__Activity list__.
1/ In the article on the anti-spam code, what company is Neil Sherratt the chief executive of?
2/ Transcribe the stretch of the article on the anti-spam code from "The final total" through "ignore the code.".

__Page text__.

--- --- ---

Late submissions to the proposed anti-spam code for ISPs are asking for substantial changes.
InternetNZ, the Telecommunications Carriers Forum and the Marketing Association have received more substantial recommendations for amendment than they were expecting in the extra week they allowed for public submissions (Computerworld, June 25). InternetNZ spokesman Richard Wood said last week only minor suggestions for amendment were expected.
The final total of submissions is five, including a long one from Neil Sherratt, who expressed his views on the need for stronger enforcement of the code in Computerworld last week (June 25, Page 10). Sherratt is chief executive of Bizibox and helped develop the IQ Confidential secure email and collaboration system.
Sherratt has extensively edited the draft text of the code, inserting a provision that “Service Providers will be monitored and audited for compliance with this Code of Practice”. Without a requirement or strong encouragement to comply, he pointed out last week, individual ISPs can simply ignore the code.
Elsewhere he has inserted the word “proactive” and phrases containing it in a number of places to strengthen the requirements placed on service providers. Sherratt’s version, for example, says: “Service providers must demonstrate proactive measures taken to inform customers that service providers must comply with the Act and otherwise not engage in practices which would result in a breach of the Act” to replace the original draft’s weaker and differently focused provision.
Sherratt also inserts repeated references to “alternative email systems” which aim to avoid the weaknesses of the ageing SMTP protocol. Email systems that “bypass all internet mechanisms that deliver spam” are available, his amendment says and ISPs must advise customers of the existence of such systems and point them to appropriate sources.

--- --- ---

Stored data entries:
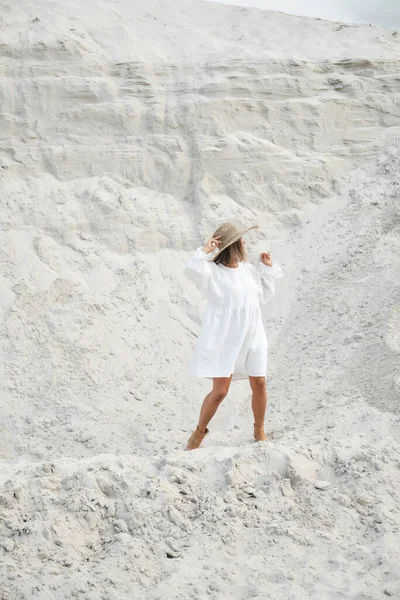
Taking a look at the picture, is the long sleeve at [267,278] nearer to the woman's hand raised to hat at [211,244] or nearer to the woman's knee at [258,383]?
the woman's hand raised to hat at [211,244]

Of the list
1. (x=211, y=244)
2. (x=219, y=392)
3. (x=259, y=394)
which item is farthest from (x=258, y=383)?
(x=211, y=244)

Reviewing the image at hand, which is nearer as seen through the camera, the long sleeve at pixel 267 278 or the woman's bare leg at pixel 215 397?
the woman's bare leg at pixel 215 397

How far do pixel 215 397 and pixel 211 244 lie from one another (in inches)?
38.6

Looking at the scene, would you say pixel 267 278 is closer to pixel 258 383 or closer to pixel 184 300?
pixel 258 383

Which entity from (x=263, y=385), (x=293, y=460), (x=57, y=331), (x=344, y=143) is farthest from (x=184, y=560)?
(x=344, y=143)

--- --- ---

__Answers to the problems__.
1/ Bizibox

2/
The final total of submissions is five, including a long one from Neil Sherratt, who expressed his views on the need for stronger enforcement of the code in Computerworld last week (June 25, Page 10). Sherratt is chief executive of Bizibox and helped develop the IQ Confidential secure email and collaboration system.
Sherratt has extensively edited the draft text of the code, inserting a provision that “Service Providers will be monitored and audited for compliance with this Code of Practice”. Without a requirement or strong encouragement to comply, he pointed out last week, individual ISPs can simply ignore the code.